# Cheaper to build or buy a fixed gear?



## RyanM (Jul 15, 2008)

looking to spend $400 max. Are there any good complete builds at performance bike etc... anyone can recommend for up to $400 or should i start buying used parts and build one? would prefer a new complete bike


----------



## David Loving (Jun 13, 2008)

It's cheaper to just buy one IMO:

http://www.bikesdirect.com/products/trackbikes.htm


----------



## A1an (Mar 31, 2009)

I built my '74 Raleigh for under $500. Sure I could have purchased something nice and new for around the same price, but I like the pride that goes along with knowing I sourced and assembled the parts to make this exactly what I wanted. 

If you are hell bent on a brand new bike w/new components then a complete bike is probably the most cost effective way to go.


----------



## the old fool (Jun 14, 2009)

I think you can get a better bike if you buy new rather than a mix of old parts and things that don't quite fit if you modify .... 
If you want to be cheap all you need is a rear wheel and a little time to remove the derailleurs and adjust the chain
I have a 95 Raleigh that i might fix and i will replace the wheels blah blah blah
I would rather have a Fuji track and add a brake
my humble opinion only
:thumbsup:


----------



## RyanM (Jul 15, 2008)

thanks for the input


----------



## waldo425 (Sep 22, 2008)

If you had some parts already it would be cheaper.
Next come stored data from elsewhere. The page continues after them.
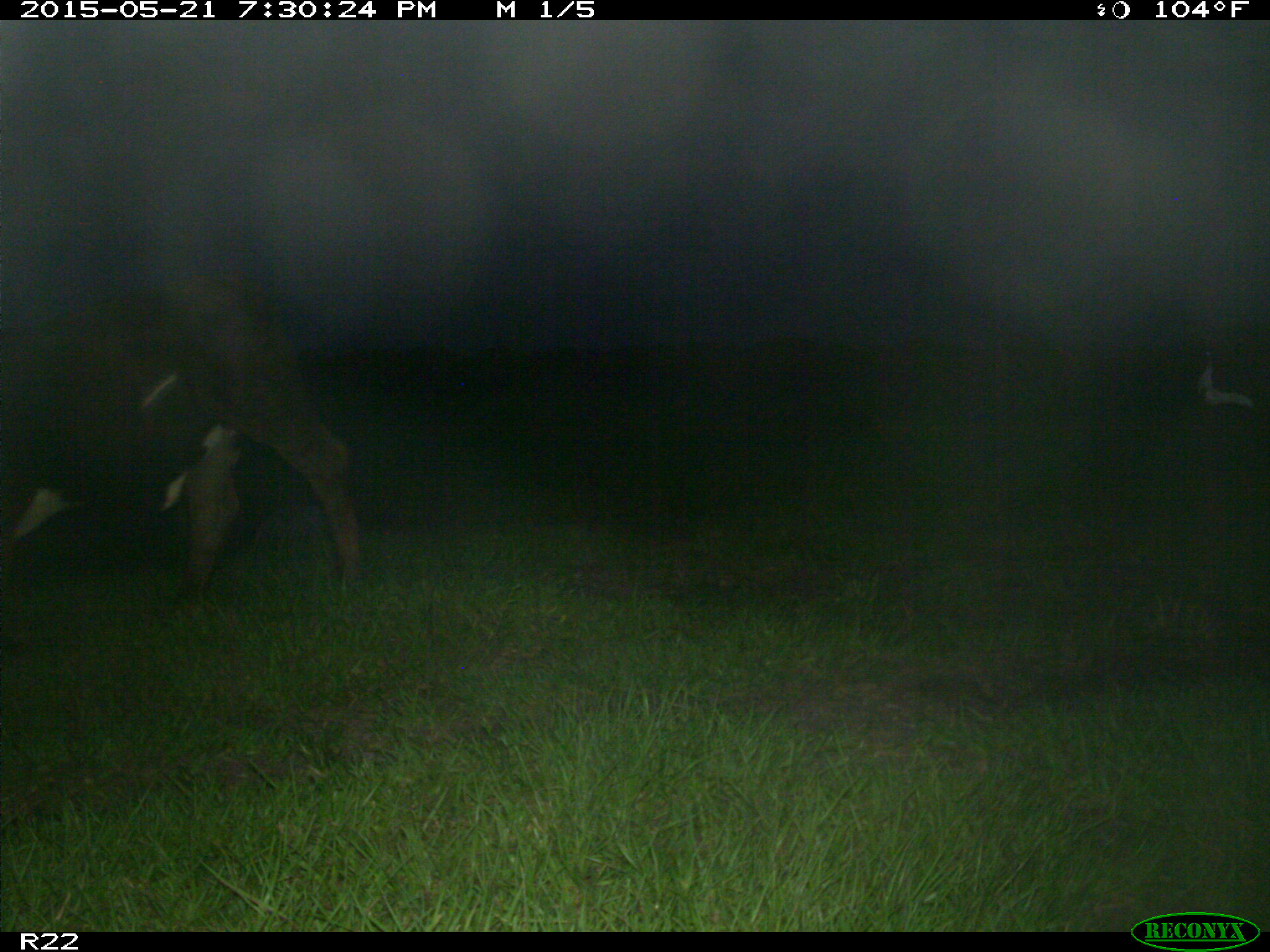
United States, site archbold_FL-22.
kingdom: Animalia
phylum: Chordata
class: Mammalia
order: Artiodactyla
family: Bovidae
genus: Bos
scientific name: Bos taurus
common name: domestic cow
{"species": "Bos taurus (domestic cow)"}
But if you did a buildup it would be hard to do that for 400 or less. 

I just bought a frame a while ago and have been buying a mix of new and used parts. Just know what you are looking for and look for any and all flaws before you buy used. I only have a few parts and I'm already over 400.


----------



## screamtone (Apr 17, 2006)

I bought a Pista off Craigslist that looks brand new for $350. It would be hard to build a bike like that for $400 after spending weeks buying random parts. The BD bikes seem like a great deal, as well.


----------



## David Loving (Jun 13, 2008)

You can spend $3-400 on wheels.


----------



## lazyrack (Apr 19, 2004)

Performance Bike has the Scattante Windy City for about $269 after discounts right now. I'm soo damn tempted to buy it, but I just have no need for it and already have 4 bicycles. :/

You can't build it cheaper, no way in hell.


----------



## Spinfinity (Feb 3, 2004)

If you can find an old freewheel bike, the cost of conversion is minimal. 1 cog, 1 chain, a set of bmx chain ring bolts and a little tinering time.


----------



## immerle (Nov 6, 2007)

It's cheaper to build than it is buy off the rack and then upgrade....IMO


----------



## daveloving (Jan 5, 2009)

Drives me crazy how people will buy a brand new bike and then replace all the parts!


----------



## immerle (Nov 6, 2007)

*Wait, dude*

If this is your sock puppet, it's not a very good disguise.


----------